Please rewrite every line of the items below as a JSON list of strings, one string per line, leaving out blank lines and the picture lines.
-- begin --
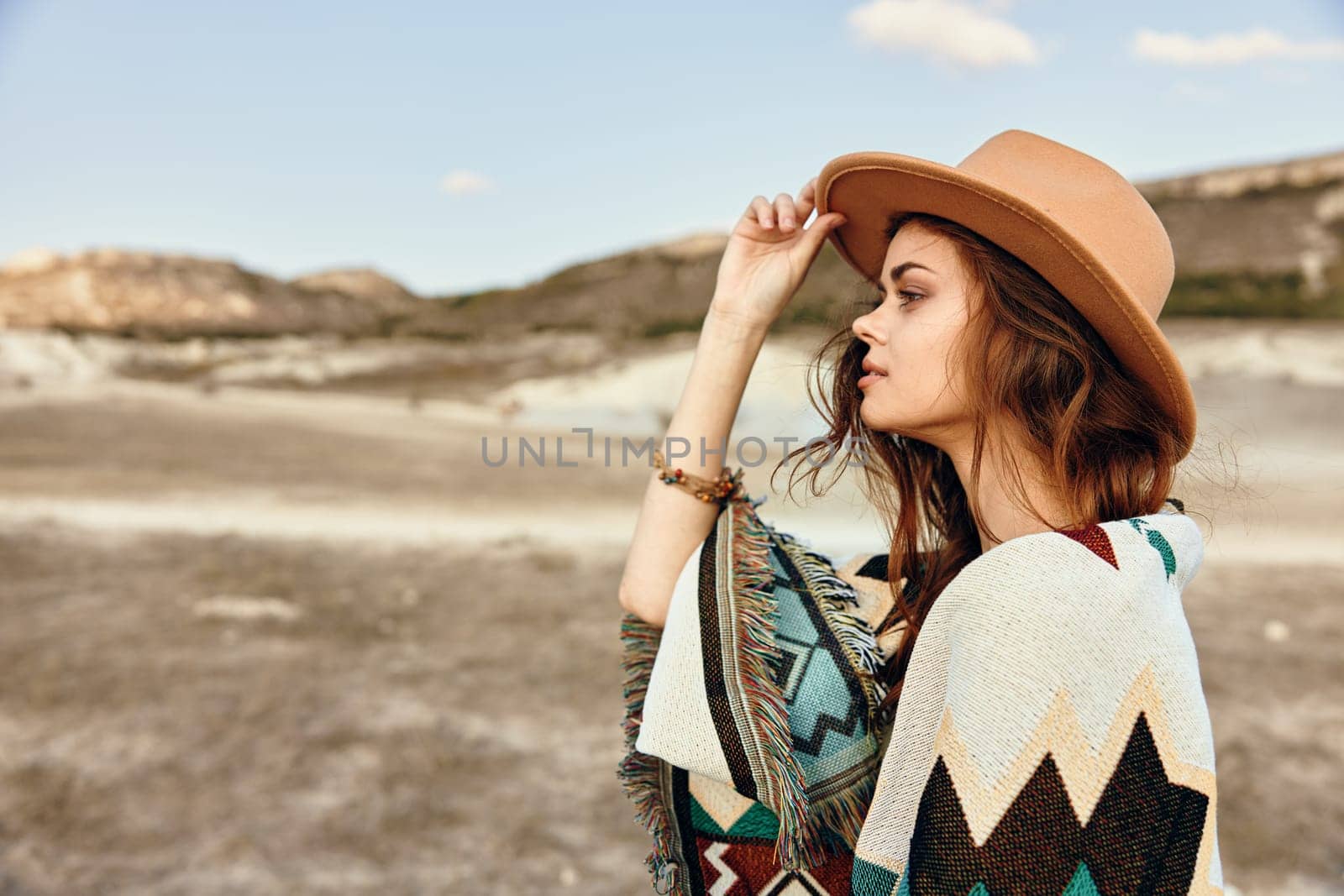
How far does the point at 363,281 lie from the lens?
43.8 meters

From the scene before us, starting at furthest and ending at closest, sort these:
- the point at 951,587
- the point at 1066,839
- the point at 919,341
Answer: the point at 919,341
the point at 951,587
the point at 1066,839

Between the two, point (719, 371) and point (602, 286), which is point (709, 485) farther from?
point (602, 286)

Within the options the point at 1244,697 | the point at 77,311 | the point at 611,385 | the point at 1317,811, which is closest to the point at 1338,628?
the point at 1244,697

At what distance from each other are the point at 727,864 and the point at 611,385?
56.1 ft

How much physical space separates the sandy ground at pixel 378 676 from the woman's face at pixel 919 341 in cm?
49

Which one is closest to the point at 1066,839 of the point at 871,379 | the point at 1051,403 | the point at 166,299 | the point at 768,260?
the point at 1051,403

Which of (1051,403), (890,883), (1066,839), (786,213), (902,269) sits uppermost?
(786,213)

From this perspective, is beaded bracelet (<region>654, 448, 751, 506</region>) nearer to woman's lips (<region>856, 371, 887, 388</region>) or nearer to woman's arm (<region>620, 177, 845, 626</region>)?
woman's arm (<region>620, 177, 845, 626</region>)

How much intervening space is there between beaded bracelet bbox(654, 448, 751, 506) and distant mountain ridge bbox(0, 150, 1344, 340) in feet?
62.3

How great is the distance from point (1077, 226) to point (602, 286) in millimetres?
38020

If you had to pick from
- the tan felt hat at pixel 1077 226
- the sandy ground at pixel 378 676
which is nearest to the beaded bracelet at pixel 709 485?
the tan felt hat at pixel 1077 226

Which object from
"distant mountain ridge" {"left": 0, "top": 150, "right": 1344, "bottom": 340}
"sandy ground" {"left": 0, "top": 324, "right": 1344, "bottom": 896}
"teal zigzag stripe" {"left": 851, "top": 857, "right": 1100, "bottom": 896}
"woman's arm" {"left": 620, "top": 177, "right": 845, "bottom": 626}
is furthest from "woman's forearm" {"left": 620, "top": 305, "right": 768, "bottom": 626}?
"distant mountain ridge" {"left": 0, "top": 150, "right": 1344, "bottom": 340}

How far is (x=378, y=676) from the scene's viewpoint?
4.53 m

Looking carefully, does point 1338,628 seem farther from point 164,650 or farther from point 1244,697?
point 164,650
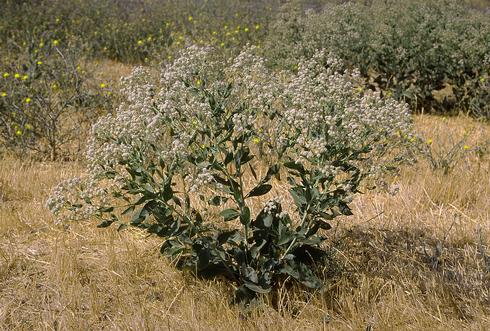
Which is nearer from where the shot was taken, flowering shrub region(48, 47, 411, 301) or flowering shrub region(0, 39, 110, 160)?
-- end --
# Exercise solution
[
  "How far does the point at 363,281 lie from the lens?",
  "43.8 meters",
  "From the scene before us, starting at furthest and ending at closest, sort these:",
  "- the point at 951,587",
  "- the point at 1066,839",
  "- the point at 919,341",
  "Answer: the point at 919,341",
  "the point at 951,587",
  "the point at 1066,839",
  "Between the two, point (719, 371) and point (602, 286), which is point (709, 485) farther from?",
  "point (602, 286)",
  "Within the options the point at 1244,697 | the point at 77,311 | the point at 611,385 | the point at 1317,811, which is closest to the point at 1338,628?",
  "the point at 1244,697",
  "At what distance from each other are the point at 727,864 and the point at 611,385?",
  "56.1 ft",
  "How much physical space separates the sandy ground at pixel 378 676 from the woman's face at pixel 919 341 in cm?",
  "49",
  "Which one is closest to the point at 1066,839 of the point at 871,379 | the point at 1051,403 | the point at 166,299 | the point at 768,260?",
  "the point at 1051,403",
  "Which of (1051,403), (890,883), (1066,839), (786,213), (902,269) sits uppermost?",
  "(786,213)",
  "From this perspective, is beaded bracelet (<region>654, 448, 751, 506</region>) nearer to woman's lips (<region>856, 371, 887, 388</region>) or nearer to woman's arm (<region>620, 177, 845, 626</region>)?",
  "woman's arm (<region>620, 177, 845, 626</region>)",
  "How much intervening space is there between beaded bracelet bbox(654, 448, 751, 506) and distant mountain ridge bbox(0, 150, 1344, 340) in feet?",
  "62.3",
  "How great is the distance from point (1077, 226) to point (602, 286) in millimetres?",
  "38020",
  "If you had to pick from",
  "- the tan felt hat at pixel 1077 226",
  "- the sandy ground at pixel 378 676",
  "which is nearest to the beaded bracelet at pixel 709 485?",
  "the tan felt hat at pixel 1077 226",
  "Which object from",
  "\"distant mountain ridge\" {\"left\": 0, \"top\": 150, \"right\": 1344, \"bottom\": 340}",
  "\"sandy ground\" {\"left\": 0, \"top\": 324, \"right\": 1344, \"bottom\": 896}",
  "\"teal zigzag stripe\" {\"left\": 851, \"top\": 857, \"right\": 1100, \"bottom\": 896}",
  "\"woman's arm\" {\"left\": 620, \"top\": 177, \"right\": 845, \"bottom\": 626}",
  "is furthest from \"woman's forearm\" {\"left\": 620, \"top\": 305, \"right\": 768, \"bottom\": 626}?",
  "\"distant mountain ridge\" {\"left\": 0, \"top\": 150, \"right\": 1344, \"bottom\": 340}",
  "How far is (x=378, y=676) from the scene's viewpoint?",
  "4.53 m",
  "Looking carefully, does point 1338,628 seem farther from point 164,650 or farther from point 1244,697?",
  "point 164,650",
  "Which is nearer from where the shot was taken, flowering shrub region(48, 47, 411, 301) or flowering shrub region(0, 39, 110, 160)?"
]